PROBLEM DESCRIPTION:
Transcribe the complete listing exactly.

WORKING DATA:
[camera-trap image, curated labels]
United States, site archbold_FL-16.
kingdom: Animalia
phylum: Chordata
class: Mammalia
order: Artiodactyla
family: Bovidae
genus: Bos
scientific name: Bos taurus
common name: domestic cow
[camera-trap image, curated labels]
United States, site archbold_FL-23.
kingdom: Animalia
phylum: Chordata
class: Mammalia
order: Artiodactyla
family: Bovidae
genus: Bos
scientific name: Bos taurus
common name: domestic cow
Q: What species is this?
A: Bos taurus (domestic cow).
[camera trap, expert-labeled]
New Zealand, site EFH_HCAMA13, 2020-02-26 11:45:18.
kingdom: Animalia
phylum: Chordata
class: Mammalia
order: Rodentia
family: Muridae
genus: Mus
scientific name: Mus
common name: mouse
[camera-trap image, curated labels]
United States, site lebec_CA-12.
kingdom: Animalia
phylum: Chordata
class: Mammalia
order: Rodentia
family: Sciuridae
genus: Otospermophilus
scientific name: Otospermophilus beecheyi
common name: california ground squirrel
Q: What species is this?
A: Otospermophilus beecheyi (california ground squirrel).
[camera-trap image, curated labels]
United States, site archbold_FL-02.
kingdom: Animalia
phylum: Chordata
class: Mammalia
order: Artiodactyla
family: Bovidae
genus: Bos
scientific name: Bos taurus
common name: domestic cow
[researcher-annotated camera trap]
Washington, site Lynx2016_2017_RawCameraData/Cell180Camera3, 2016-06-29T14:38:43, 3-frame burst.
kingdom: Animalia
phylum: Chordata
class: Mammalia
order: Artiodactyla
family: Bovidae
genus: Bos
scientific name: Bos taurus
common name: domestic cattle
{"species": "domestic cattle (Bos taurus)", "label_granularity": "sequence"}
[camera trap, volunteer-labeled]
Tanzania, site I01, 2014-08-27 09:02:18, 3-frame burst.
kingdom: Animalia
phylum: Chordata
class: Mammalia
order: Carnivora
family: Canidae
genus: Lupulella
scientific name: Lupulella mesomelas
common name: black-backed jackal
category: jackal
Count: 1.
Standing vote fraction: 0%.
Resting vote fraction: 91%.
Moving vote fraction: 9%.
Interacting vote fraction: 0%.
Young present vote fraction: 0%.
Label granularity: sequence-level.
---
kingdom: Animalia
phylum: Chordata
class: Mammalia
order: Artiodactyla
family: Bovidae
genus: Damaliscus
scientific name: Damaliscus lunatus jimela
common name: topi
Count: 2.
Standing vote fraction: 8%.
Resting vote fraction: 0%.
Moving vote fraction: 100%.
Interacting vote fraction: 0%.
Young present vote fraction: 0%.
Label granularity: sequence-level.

RESPONSE:
[camera-trap image, curated labels]
United States, site archbold_FL-16.
kingdom: Animalia
phylum: Chordata
class: Mammalia
order: Artiodactyla
family: Bovidae
genus: Bos
scientific name: Bos taurus
common name: domestic cow
[camera-trap image, curated labels]
United States, site archbold_FL-23.
kingdom: Animalia
phylum: Chordata
class: Mammalia
order: Artiodactyla
family: Bovidae
genus: Bos
scientific name: Bos taurus
common name: domestic cow
Q: What species is this?
A: Bos taurus (domestic cow).
[camera trap, expert-labeled]
New Zealand, site EFH_HCAMA13, 2020-02-26 11:45:18.
kingdom: Animalia
phylum: Chordata
class: Mammalia
order: Rodentia
family: Muridae
genus: Mus
scientific name: Mus
common name: mouse
[camera-trap image, curated labels]
United States, site lebec_CA-12.
kingdom: Animalia
phylum: Chordata
class: Mammalia
order: Rodentia
family: Sciuridae
genus: Otospermophilus
scientific name: Otospermophilus beecheyi
common name: california ground squirrel
Q: What species is this?
A: Otospermophilus beecheyi (california ground squirrel).
[camera-trap image, curated labels]
United States, site archbold_FL-02.
kingdom: Animalia
phylum: Chordata
class: Mammalia
order: Artiodactyla
family: Bovidae
genus: Bos
scientific name: Bos taurus
common name: domestic cow
[researcher-annotated camera trap]
Washington, site Lynx2016_2017_RawCameraData/Cell180Camera3, 2016-06-29T14:38:43, 3-frame burst.
kingdom: Animalia
phylum: Chordata
class: Mammalia
order: Artiodactyla
family: Bovidae
genus: Bos
scientific name: Bos taurus
common name: domestic cattle
{"species": "domestic cattle (Bos taurus)", "label_granularity": "sequence"}
[camera trap, volunteer-labeled]
Tanzania, site I01, 2014-08-27 09:02:18, 3-frame burst.
kingdom: Animalia
phylum: Chordata
class: Mammalia
order: Carnivora
family: Canidae
genus: Lupulella
scientific name: Lupulella mesomelas
common name: black-backed jackal
category: jackal
Count: 1.
Standing vote fraction: 0%.
Resting vote fraction: 91%.
Moving vote fraction: 9%.
Interacting vote fraction: 0%.
Young present vote fraction: 0%.
Label granularity: sequence-level.
---
kingdom: Animalia
phylum: Chordata
class: Mammalia
order: Artiodactyla
family: Bovidae
genus: Damaliscus
scientific name: Damaliscus lunatus jimela
common name: topi
Count: 2.
Standing vote fraction: 8%.
Resting vote fraction: 0%.
Moving vote fraction: 100%.
Interacting vote fraction: 0%.
Young present vote fraction: 0%.
Label granularity: sequence-level.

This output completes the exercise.